Brownian motion under intermittent harmonic potentials

TL;DR

This paper analyzes how an intermittently switching harmonic potential affects Brownian motion, revealing stationary states, relaxation times, and an optimal switching rate for target search efficiency, with implications for experimental verification.

Contribution

It provides exact solutions for the non-equilibrium stationary states and first passage times of Brownian particles under stochastic potential switching, extending understanding of stochastic resetting models.

Findings

Stationary solutions exist in all parameter regimes.

Optimal switching rate minimizes mean first passage time.

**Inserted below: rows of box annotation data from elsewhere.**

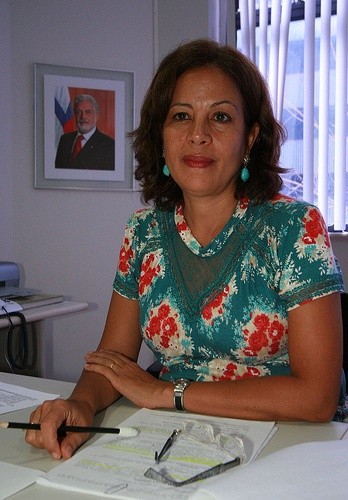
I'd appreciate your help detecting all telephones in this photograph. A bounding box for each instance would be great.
[0,298,23,314]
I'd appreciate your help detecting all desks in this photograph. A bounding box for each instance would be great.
[0,300,88,376]
[0,370,348,500]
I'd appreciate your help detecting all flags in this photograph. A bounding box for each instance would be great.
[56,85,72,154]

MFPT reaches a finite value at high switching rates.

Abstract

We study the effects of an intermittent harmonic potential of strength $\mu = \mu_0 \nu$ -- that switches on and off stochastically at a constant rate $\gamma$, on an overdamped Brownian particle with damping coefficient $\nu$. This can be thought of as a realistic model for realisation of stochastic resetting. We show that this dynamics admits a stationary solution in all parameter regimes and compute the full time dependent variance for the position distribution and find the characteristic relaxation time. We find the exact non-equilibrium stationary state distributions in the limits -- (i) $\gamma\ll\mu_0 $ which shows a non-trivial distribution, in addition as $\mu_0\to\infty$, we get back the result for resetting with refractory period; (ii) $\gamma\gg\mu_0$ where the particle relaxes to a Boltzmann distribution of an Ornstein-Uhlenbeck process with half the strength of the original potential and (iii) intermediate $\gamma=2n\mu_0$ for $n=1, 2$. The mean first passage time (MFPT) to find a target exhibits an optimisation with the switching rate, however unlike instantaneous resetting the MFPT does not diverge but reaches a stationary value at large rates. MFPT also shows similar behavior with respect to the potential strength. Our results can be verified in experiments on colloids using optical tweezers.